Connects to an rsync daemon (rsyncd) instead of SSH. Useful for anonymous or high-performance transfers on trusted networks.


Section 5: Safety & Troubleshooting (Commands 27–30)

27. Maximum file size filter

rsync -av --max-size=100M /source/ /destination/

Skips files larger than 100MB. Useful for separating large files that need special handling.

28. Set timeout for stalled transfers

rsync -av --timeout=300 /source/ user@server:/destination/

Kills the transfer if no data is received for 300 seconds. Prevents hung rsync processes.

29. Checksum-only verification (no transfer)

rsync -avn --checksum /source/ /destination/

Compares checksums without transferring anything — a pure verification pass.

30. Verbose stats summary

rsync -av --stats /source/ /destination/

Prints a summary at the end showing total files, bytes transferred, speedup ratio, and more.

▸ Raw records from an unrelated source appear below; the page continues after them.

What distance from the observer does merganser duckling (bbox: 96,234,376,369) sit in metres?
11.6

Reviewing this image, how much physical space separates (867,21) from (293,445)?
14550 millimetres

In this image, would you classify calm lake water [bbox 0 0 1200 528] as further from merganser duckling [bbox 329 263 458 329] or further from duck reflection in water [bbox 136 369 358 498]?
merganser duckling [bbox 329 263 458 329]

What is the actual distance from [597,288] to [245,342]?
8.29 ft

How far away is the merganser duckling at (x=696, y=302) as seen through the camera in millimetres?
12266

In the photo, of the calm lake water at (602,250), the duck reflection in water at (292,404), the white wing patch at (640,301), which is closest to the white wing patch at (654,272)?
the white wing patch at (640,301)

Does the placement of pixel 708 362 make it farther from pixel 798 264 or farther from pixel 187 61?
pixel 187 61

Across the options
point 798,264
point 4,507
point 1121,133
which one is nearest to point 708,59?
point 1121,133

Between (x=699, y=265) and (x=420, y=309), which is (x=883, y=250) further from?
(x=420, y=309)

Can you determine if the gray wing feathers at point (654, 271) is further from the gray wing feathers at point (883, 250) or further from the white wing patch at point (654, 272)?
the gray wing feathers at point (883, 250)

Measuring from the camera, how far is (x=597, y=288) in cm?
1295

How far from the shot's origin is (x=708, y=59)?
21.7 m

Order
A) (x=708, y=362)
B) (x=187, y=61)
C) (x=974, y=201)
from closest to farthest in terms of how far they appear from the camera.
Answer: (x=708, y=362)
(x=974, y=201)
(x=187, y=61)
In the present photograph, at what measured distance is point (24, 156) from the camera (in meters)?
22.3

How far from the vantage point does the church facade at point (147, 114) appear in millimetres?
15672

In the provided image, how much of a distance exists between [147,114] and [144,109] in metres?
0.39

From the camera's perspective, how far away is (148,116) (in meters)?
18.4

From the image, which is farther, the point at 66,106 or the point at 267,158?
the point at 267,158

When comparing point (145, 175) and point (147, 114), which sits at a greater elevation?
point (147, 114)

Troubleshooting Common Issues

ProblemLikely CauseFix
”Permission denied” on destinationUser lacks write accessCheck ownership and chmod; use --no-perms if permissions don’t matter
Transfer is extremely slowMany small files, high latencyUse --whole-file, increase MaxStartups in sshd_config
”rsync error: some files vanished”Files deleted during scanUsually harmless; use --ignore-missing-args
Files re-transferred every timeTimestamp precision mismatch (NFS)Use --modify-window=1 or --checksum
”Argument list too long”Too many files in one directoryUse --files-from or `find
Symlinks not preservedMissing -l flagUse -a (includes -l) or -l explicitly

Performance Tips

  1. Use --whole-file for initial copies — delta computation is wasted on files that don’t exist yet
  2. Disable compression on LANs — CPU overhead outweighs savings on 1Gbps+ networks
  3. Parallelize by directory — use xargs -P or GNU parallel for multiple streams
  4. Tune SSH ciphers — ssh -c aes128-gcm@openssh.com is faster than the default
  5. Increase I/O buffers — --sockopts=SO_SNDBUF=4194304 on high-latency links

When rsync Isn’t Enough

rsync is brilliant for what it does, but it has real limitations for enterprise migrations:

  • No web dashboard — you’re reading terminal output or parsing log files
  • No distributed workers — one process, one machine, one bottleneck
  • No built-in verification — you must run a second pass with --checksum
  • No job management — no pause, resume, schedule, or audit trail
  • No multi-protocol — rsync speaks rsync. If you need NFS + SMB + S3 in one migration, you need separate tools

syncopio does all of this with a web UI

syncopio wraps the power of rsync-style transfers in a web dashboard with distributed workers, built-in verification, multi-protocol support (NFS, SMB, S3), and real-time monitoring. See all features or compare syncopio vs rsync in detail.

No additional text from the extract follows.